"On Monday morning! And the wash not out! You simpleton!" cried
Mrs. Bates.
Nancy Ellen hurried upstairs and came back with bulging eyes.
"Every scrap of her clothing is gone, and half of mine!"
"She's gone to that fool Normal-thing! Where did she get the
money?" cried Mrs. Bates.
"I don't know!" said Nancy Ellen. "She asked me yesterday, but of
course I told her that so long as you and Father decided she was
not to go, I couldn't possibly lend her the money."
"Did you look if she had taken it?"
Nancy Ellen straightened. "Mother! I didn't need do that!"
"You said she took your clothes," said Mrs. Bates.
"I had hers this time last year. She'll bring back clothes."
"Not here, she won't! Father will see that she never darkens
these doors again. This is the first time in his life that a
child of his has disobeyed him."
"Except Adam, when he married Agatha; and he strutted like a
fighting cock about that."
"Well, he won't 'strut' about this, and you won't either, even if
you are showing signs of standing up for her. Go at that wash,
while I get dinner."
Dinner was on the table when Adam Bates hung his hat on its hook
and saw the note for him. He took it down and read: FATHER: I have gone to Normal. I borrowed the money of a woman
who was willing to trust me to pay it back as soon as I earned it.

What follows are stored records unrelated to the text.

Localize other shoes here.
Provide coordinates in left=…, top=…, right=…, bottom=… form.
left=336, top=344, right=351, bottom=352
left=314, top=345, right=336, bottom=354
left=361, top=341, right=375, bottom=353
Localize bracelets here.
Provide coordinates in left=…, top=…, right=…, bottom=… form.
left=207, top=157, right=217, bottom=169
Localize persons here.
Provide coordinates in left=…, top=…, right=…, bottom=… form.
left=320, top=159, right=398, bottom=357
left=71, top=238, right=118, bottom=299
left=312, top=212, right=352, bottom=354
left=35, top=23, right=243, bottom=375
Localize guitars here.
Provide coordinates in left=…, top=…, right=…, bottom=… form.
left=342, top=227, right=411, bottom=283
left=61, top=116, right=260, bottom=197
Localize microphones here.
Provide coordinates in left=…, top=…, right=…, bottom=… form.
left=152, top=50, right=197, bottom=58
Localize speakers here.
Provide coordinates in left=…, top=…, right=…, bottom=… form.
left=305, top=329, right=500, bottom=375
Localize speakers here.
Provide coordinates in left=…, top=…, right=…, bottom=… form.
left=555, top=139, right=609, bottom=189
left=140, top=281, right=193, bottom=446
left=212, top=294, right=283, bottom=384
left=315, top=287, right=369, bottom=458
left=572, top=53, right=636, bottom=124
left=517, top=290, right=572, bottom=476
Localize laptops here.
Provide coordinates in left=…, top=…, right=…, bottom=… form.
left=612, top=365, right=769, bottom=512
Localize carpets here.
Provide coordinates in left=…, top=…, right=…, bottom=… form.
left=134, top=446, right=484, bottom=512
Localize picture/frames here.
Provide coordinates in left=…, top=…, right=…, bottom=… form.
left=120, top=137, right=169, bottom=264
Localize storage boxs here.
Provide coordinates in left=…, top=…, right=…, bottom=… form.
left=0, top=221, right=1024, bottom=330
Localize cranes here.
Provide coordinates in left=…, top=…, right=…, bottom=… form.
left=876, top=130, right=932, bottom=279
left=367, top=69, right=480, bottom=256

Not Nancy Ellen, of course. She would not even loan me a pocket
handkerchief, though you remember I stayed at home six weeks last
summer to let her take what she wanted of mine. Mother: I think
you can get Sally Whistler to help you as cheaply as any one and
that she will do very well. Nancy Ellen: I have taken your
second best hat and a few of your things, but not half so many as
I loaned you. I hope it makes you mad enough to burst. I hope
you get as mad and stay as mad as I have been most of this year
while you taught me things you didn't know yourself; and I cooked
and washed for you so you could wear fine clothes and play the
lady. KATE Adam Bates read that note to himself, stretching every inch of his
six feet six, his face a dull red, his eyes glaring. Then he
turned to his wife and daughter.
"Is Kate gone? Without proper clothing and on borrowed money," he
demanded.
"I don't know," said Mrs. Bates. "I was hoeing potatoes all
forenoon."
"Listen to this," he thundered. Then he slowly read the note
aloud. But someway the spoken words did not have the same effect
as when he read them mentally in the first shock of anger. When
he heard his own voice read off the line, "I hope it makes you mad
enough to burst," there was a catch and a queer gurgle in his
throat. Mrs. Bates gazed at him anxiously. Was he so surprised
and angry he was choking? Might it be a stroke? It was! It was
a master stroke. He got no farther than "taught me things you
didn't know yourself," when he lowered the sheet, threw back his
head and laughed as none of his family ever had seen him laugh in
his life; laughed and laughed until his frame was shaken and the
tears rolled. Finally he looked at the dazed Nancy Ellen. "Get
Sally Whistler, nothing!" he said. "You hustle your stumps and do
for your mother what Kate did while you were away last summer.
And if you have any common decency send your sister as many of
your best things as you had of hers, at least. Do you hear me?"